The EU 27 is triumphant, its super-smart negotiators have outfoxed the ‘Rolls-Royce’ brains in the Foreign Office, reducing the UK to a province of its empire, and its government to a rabble.
So runs the official EU version. Its tripe. Whitehall-in Brussels is a pillar of the EU empire. Since 1972, when the Heath government brought the UK into the then EEC, with the backing of the Jenkins-wing of the Labour party, the UK has been officially more supranational than the Pope.
The problem has always been that the electorate of the UK never bought into official doctrine. What voters favoured is close co-operation with European constitutional democracies, where national electorates would be able to sanction their legislators at the ballot-box.
But EU-membership does not allow for that. All 170,000 pages of the EU’s corpus juris have been negotiated over decades, behind closed doors in Brussels, and then implemented in the UK, bypassing parliament, and granting civil servants extensive powers to elaborate secondary legislation.
When Prime Minister Cameron proposed handing powers back to national parliaments, the answer in Brussels was more centralisation. The EU’s ideas of returning powers was that if 16 national parliaments formed a coalition against an EU proposal, the Brussels authorities would consider it.
What the referendum of June 2016 has revealed is that a very large chunk of the British electorate does not like their country being a province of an EU empire. What they want is to be able to sanction their legislators at election-time.

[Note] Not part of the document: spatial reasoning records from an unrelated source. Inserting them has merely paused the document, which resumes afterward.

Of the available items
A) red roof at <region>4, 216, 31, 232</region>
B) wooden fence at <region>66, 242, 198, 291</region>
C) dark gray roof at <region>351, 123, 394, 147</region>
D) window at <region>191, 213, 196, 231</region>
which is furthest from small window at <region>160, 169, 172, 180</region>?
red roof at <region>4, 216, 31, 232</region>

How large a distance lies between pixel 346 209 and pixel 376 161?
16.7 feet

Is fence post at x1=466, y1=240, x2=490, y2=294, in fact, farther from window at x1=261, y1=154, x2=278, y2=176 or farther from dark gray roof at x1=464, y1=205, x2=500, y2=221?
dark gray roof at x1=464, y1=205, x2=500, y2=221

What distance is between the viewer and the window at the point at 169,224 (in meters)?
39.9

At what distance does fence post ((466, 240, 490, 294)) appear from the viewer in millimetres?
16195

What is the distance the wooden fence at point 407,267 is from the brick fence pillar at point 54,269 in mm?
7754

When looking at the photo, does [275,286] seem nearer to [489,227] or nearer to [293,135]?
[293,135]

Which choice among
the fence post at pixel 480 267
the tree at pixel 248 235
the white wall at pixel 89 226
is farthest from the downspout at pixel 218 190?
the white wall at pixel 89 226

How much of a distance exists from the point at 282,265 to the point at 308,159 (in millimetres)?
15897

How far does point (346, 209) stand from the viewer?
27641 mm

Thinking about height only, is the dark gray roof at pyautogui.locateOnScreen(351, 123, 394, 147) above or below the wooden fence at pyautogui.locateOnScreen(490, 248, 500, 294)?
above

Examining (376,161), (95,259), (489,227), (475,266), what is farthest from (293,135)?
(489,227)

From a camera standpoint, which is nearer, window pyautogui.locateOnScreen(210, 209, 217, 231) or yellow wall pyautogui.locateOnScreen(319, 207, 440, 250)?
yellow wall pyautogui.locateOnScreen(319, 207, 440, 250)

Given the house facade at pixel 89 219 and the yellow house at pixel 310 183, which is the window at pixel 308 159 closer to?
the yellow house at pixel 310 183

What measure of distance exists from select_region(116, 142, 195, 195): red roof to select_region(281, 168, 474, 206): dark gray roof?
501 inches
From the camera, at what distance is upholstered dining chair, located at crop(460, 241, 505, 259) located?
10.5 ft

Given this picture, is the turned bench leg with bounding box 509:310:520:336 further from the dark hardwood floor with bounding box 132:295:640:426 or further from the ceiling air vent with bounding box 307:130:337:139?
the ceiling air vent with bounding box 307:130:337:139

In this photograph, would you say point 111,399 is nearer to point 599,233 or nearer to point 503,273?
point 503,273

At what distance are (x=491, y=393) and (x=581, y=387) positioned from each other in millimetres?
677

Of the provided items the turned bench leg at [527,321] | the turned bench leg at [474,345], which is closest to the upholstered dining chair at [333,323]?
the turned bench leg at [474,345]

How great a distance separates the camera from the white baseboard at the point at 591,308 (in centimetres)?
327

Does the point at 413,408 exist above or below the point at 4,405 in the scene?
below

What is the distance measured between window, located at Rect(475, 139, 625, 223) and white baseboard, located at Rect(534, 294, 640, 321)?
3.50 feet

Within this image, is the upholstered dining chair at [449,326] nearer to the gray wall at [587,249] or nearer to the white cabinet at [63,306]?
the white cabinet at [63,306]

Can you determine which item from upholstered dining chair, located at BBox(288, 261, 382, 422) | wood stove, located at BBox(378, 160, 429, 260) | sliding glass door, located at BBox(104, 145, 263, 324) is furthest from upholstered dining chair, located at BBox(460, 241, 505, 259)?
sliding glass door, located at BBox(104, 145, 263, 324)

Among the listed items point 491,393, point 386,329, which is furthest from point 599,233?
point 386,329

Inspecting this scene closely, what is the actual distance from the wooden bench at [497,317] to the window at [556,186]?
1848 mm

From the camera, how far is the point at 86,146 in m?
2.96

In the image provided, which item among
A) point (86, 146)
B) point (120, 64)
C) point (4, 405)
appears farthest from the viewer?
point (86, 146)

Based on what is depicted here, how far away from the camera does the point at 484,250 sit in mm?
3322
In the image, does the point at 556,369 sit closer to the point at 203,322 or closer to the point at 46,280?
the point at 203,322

They cannot sanction Brussels. From its inception, the EU edifice has been created to keep voters at bay. The battle of politics carries on within the member states, but to less and less effect as ever more powers have been syphoned off to the EU institutions.
Since the 2016 referendum, there can be no concealing what Heath did to the UK’s constitutional arrangements all those 47 years ago. The draft Withdrawal Treaty reveals without any question of doubt that the UK is legally a province of the EU.
Heath declared, passionately, that the days of the nation state are over. May’s Treaty makes that apparent.
The true story of Brexit, contrary to the EU27’s triumphant narrative, is that the EU’s chief negotiator, Michael Barnier and his team succeeded in bringing the UK to heel, with the help of the Remainers. Chief among these was May.
May could have opted for very different outcomes. She could have gone for UK membership in the European Economic Area, the arrangement created in 1994 to incorporate Iceland, Lichtenstein and Norway into the single market. UK-based companies trading in the EEA would have been bound by EU regulations and laws. But the EEA would have made the Irish border question easier to handle; and the UK would have repatriated farm and fisheries policy, greatly reduced its budgetary contributions and be free to make trade deals with third partners.
She chose not to. Why? The answer is simple: she put party cohesion before country. That meant trying to win the support of the three Tory factions in the House of Commons: hard-core Remainers; the half-in-half outers, which she claimed to prefer; and the hard-core Brexiteers.
Most importantly she never ever contemplated revising the 1972 European Communities Act, or binning it, prior to the opening of negotiations. The result is she went into the talks in early 2017 with an official policy that held that EU law trumps UK law. All that Michel Barnier, the chief EU27 negotiator, had to do was to hang tough.
She then yielded on all of the major demands of the EU27. When she begged for some wiggle room, the EU27 declined. The result was a Withdrawal Treaty that submits the UK indefinitely to the supremacy of the European Court of Justice.
The EU27, and May, signed off the draft Treaty on the assumption that the Commons would rubber stamp what in effect was a surrender document. By now, she had switched from Prime Minister to her new role as the EU’s Governor of its rebellious province of Britain.
But May cannot deliver parliamentary ratification of her “deal”. Her problem has been that that the Remainer majority of MPs are only too aware that 60 to 70% of their constituencies voted in June 2016 for a return to constitutional government.
So when May submitted the draft Treaty to the Commons in January 2019, the MPs voted it down by a record majority. If traditional UK parliamentary conventions still held, the draft Treaty would be dead. Instead, she has flouted UK parliamentary conventions to get the EU27’s draft treaty onto the books.
The beneficiaries in the UK have been those parties which stand clearly for Remain or Leave. The Remain parties, the Lib Dems and Change UK, are clear what they stand for but they face an uphill task in selling a supranational EU to a skeptical UK public.
Leavers have the wind in their sails because they alone answer the central constitutional question: Who governs? After withdrawal, the UK, the Brexit party states, shall not ‘make any Treaty or join any international organisation which involves in any way the surrender of any part of the United Kingdom’s sovereignty’.
The Brexit party wants the UK to be able to say No. The Barnier-May draft treaty illustrates that it can only say Yes to whatever Brussels proposes. That is a case of imperial overreach, not a triumph of skilled diplomacy.